● Task statement
Each line with the word "recaptcha" must appear in the answer, copied from the records.

*** Opening Data shown ***

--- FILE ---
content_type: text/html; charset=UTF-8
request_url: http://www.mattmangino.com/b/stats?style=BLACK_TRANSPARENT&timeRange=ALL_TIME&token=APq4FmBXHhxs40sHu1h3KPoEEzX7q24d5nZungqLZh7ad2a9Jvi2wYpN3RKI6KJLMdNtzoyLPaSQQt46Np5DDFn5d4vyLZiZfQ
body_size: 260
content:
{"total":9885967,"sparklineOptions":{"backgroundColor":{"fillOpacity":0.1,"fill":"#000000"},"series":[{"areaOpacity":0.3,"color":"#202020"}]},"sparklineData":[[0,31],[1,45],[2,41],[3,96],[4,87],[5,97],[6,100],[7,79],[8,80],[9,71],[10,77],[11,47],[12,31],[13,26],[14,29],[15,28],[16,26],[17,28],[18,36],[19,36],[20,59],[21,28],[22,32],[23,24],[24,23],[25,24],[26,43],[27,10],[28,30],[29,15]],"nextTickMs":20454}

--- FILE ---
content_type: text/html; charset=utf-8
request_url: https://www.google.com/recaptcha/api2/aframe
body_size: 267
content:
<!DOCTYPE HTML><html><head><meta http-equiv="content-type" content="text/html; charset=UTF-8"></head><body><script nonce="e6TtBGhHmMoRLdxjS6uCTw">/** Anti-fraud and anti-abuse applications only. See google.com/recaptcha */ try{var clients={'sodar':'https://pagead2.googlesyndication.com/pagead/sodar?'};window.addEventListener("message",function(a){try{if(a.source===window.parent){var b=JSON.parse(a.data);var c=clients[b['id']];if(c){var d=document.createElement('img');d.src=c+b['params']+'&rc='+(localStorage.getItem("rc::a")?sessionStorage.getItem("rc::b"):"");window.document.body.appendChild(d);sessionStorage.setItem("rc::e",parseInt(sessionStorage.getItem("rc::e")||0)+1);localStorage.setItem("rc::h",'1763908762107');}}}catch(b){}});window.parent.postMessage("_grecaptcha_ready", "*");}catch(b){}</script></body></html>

*** Closing Data shown ***

● Written response
request_url: https://www.google.com/recaptcha/api2/aframe
<!DOCTYPE HTML><html><head><meta http-equiv="content-type" content="text/html; charset=UTF-8"></head><body><script nonce="e6TtBGhHmMoRLdxjS6uCTw">/** Anti-fraud and anti-abuse applications only. See google.com/recaptcha */ try{var clients={'sodar':'https://pagead2.googlesyndication.com/pagead/sodar?'};window.addEventListener("message",function(a){try{if(a.source===window.parent){var b=JSON.parse(a.data);var c=clients[b['id']];if(c){var d=document.createElement('img');d.src=c+b['params']+'&rc='+(localStorage.getItem("rc::a")?sessionStorage.getItem("rc::b"):"");window.document.body.appendChild(d);sessionStorage.setItem("rc::e",parseInt(sessionStorage.getItem("rc::e")||0)+1);localStorage.setItem("rc::h",'1763908762107');}}}catch(b){}});window.parent.postMessage("_grecaptcha_ready", "*");}catch(b){}</script></body></html>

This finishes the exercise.